Les messieurs du Séminaire ont déployés le plus grand zèle; ils ont mis maisons d’écoles et même le collège à la disposition des victimes de l’incendie et pour ce louable objet les élèves vont être envoyés chez leurs parents. Ces messieurs ont aussi fait distribuer du pain, ainsi que la Corporation. Les appentis de la Pointe St. Charles doivent être mis à la disposition de ceux qui voudront en faire un usage temporaire.

On a dû comprendre, durant cette conflagration, qu’il est d’une urgence extrême de faire poser partout des tuyaux d’une plus grande dimension que ceux qui sont actuellement dans les parties incendiées. Il est clair qu’un tuyau de trois pouces ou deux pouces ne peut fournir une quantité d’eau suffisante pour alimenter neuf à dix pompes à la fois en même temps que dans toutes les maisons particulières, on s’empresse d’ouvrir les robinets pour tirer de l’eau afin de se protéger contre le feu. Personne ne pourra s’opposer désormais aux dépenses nécessaires pour améliorer les aqueducs.

Si on a manqué d’eau au commencement du feu c’est extrêmement regrettable, et en voici la cause. On s’est plaint sur les journaux que l’eau du réservoir était corrompue et on demandait qu’il fut vidé; les directeurs de ce département se sont rendus à ce voeu tout de suite, tandis qu’ils auraient dû attendre un temps pluvieux. On nous informe que l’eau a été introduite dans le réservoir dès le commencement de l’incendie.

Loin de s’étonner du résultat de ce feu, bien des personnes s’étonnent de ce qu’un semblable désastre n’ait pas eu lieu plus tôt, quand elles considèrent la qualité des bâtisses qui se tenaient les unes aux autres dans ces quartiers, et l’extrême exiquité des rues.

On calcule que ce malheur terrible ne laisse pas moins de douze à quinze cents familles sans demeure.

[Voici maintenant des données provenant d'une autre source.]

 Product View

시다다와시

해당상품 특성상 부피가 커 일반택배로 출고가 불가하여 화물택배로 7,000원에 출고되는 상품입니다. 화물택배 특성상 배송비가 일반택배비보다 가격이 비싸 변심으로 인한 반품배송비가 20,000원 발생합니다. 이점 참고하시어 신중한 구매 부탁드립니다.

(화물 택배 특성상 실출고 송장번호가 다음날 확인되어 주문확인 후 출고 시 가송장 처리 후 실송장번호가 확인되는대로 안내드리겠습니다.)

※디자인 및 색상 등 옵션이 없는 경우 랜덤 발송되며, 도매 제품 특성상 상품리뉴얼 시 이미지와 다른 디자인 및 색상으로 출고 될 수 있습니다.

On nous informe que le feu a commencé chez un charretier du nom de Doulen, mais celui-ci prétend qu’il a commencé chez son voisin, un soucissier du nom de Brown.

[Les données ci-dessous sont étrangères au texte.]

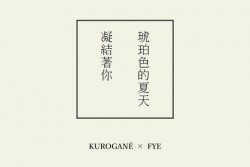 琥珀色的夏天
凝結著你

KUROGANÉ × FYE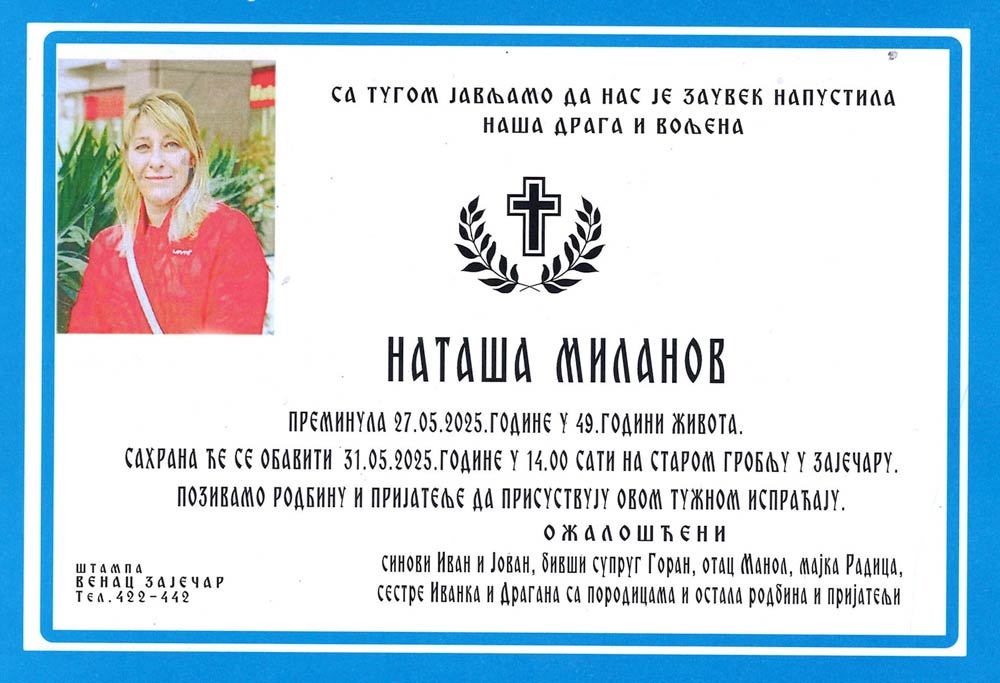 СА ТУГОМ ЈАВЉАМО ДА НАС ЈЕ ЗАУВЕК НАПУСТИЛА НАША ДРАГА И ВОЉЕНА

НАТАША МИЛАНОВ

ПРЕМИНУЛА 27.05.2025.ГОДИНЕ У 49.ГОДИНИ ЖИВОТА.
САХРАНА ЋЕ СЕ ОБАВИТИ 31.05.2025.ГОДИНЕ У 14.00 САТИ НА СТАРОМ ГРОБЉУ У ЗАЈЕЧАРУ.
ПОЗИВАМО РОДБИНУ И ПРИЈАТЕЉЕ ДА ПРИСУСТВУЈУ ОВОМ ТУЖНОМ ИСПРАЋАЈУ.

ОЖАЛОШЋЕНИ

синови Иван и Јован, бивши супруг Горан, отац Манол, мајка Радица, сестре Иванка и Драгана са породицама и остала родбина и пријатељи

ШТАМПА
ВЕНАЦ ЗАЈЕЧАР
Тел.422-442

Nous devons nous borner à ces détails pour aujourd’hui, presque tous nos compositeurs étant du nombre des incendiés, malades ou obligés de chercher un logis pour y mettre leurs effets en sûreté. C’est la même raison qui nous a empêché de sortir un extra hier.

 


 

Voici la liste des membres de la famille Tourville dont le nom paraît dans le Montreal’s Lovell Directory de 1852 :

lovell 1852

Extrait, page 241, Montreal’s Lovell Directory, 1852. Bibliothèque et Archives Nationales du Québec

On peut affirmer, sans se tromper, qu’ils ont tous été touchés par cet incendie.